- Born: Newfoundland, Canada
- Occupations: Conductor, pianist
- Years active: 2010–present
- Known for: First female Music Director of the National Youth Orchestra of Canada
- Website: naomiwoo.com

= Naomi Woo =

Canadian conductor and pianist

Naomi Woo is a Canadian conductor and pianist. In December 2023, she was appointed as the first female Music Director of the National Youth Orchestra of Canada (NYOC) for its 2024–2025 season. She is also the Assistant Conductor of the Philadelphia Orchestra and an Artistic Partner of the Orchestre Métropolitain in Montreal.

==Early life and education==
Woo was born in Newfoundland and raised in North Vancouver. She began playing piano at the age of five. She completed a degree in mathematics and philosophy at Yale University, followed by a Master of Music degree from the Yale School of Music. She earned a PhD from the University of Cambridge as a Gates Cambridge Scholar.

==Career==
Woo has conducted orchestras across Canada including the Toronto Symphony Orchestra, Vancouver Symphony Orchestra, Calgary Philharmonic Orchestra, and the National Arts Centre Orchestra. She has conducted opera productions for English Touring Opera and Opera Holland Park in the UK.

She conducted the TSO’s 2024 Lunar New Year concert, “Year of the Snake: A Lunar New Year Celebration.” She has advocated for diversity in classical music and participated in initiatives such as the Women in Musical Leadership program by Tapestry Opera and Orchestre Métropolitain’s conducting academy.

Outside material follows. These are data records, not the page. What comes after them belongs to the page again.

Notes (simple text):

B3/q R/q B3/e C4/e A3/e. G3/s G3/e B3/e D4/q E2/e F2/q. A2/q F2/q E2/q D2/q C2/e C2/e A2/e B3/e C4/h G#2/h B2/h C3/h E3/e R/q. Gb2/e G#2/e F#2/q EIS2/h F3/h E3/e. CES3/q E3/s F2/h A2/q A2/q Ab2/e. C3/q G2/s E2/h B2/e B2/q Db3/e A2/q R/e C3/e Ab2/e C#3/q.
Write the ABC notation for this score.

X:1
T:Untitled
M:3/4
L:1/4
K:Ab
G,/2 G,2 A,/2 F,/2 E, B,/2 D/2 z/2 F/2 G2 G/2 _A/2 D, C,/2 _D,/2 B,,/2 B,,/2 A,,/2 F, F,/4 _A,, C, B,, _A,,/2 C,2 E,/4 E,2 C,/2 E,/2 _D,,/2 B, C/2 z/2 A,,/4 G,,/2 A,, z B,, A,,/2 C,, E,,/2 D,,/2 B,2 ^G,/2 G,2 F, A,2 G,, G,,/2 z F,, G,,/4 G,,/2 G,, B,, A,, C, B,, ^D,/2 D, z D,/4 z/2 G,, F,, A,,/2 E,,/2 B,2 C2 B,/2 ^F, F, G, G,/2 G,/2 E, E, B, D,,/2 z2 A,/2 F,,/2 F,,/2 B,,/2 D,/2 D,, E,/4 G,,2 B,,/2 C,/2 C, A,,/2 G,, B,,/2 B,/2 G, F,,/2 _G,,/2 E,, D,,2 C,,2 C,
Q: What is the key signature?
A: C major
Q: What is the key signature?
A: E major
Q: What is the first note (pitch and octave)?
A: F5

Her appointment to the Philadelphia Orchestra was covered by ABC News, highlighting her work breaking barriers in the field.

==Awards and recognition==
- 2022 – Canada Council’s Virginia Parker Prize
- 2019 – Named one of CBC's "Top 30 Classical Musicians Under 30"
- 2013 – Gates Cambridge Scholarship
- 2016 – Second place, Eckhardt-Gramatté National Music Competition
- Recipient of the Hélène Roberge Prize for Canadian Music

==Personal life==
Woo is the daughter of Canadian Senator Yuen Pau Woo and Patricia McAvity. She has three siblings, including the late Benjamin Woo. She has spoken publicly about representation and identity in classical music.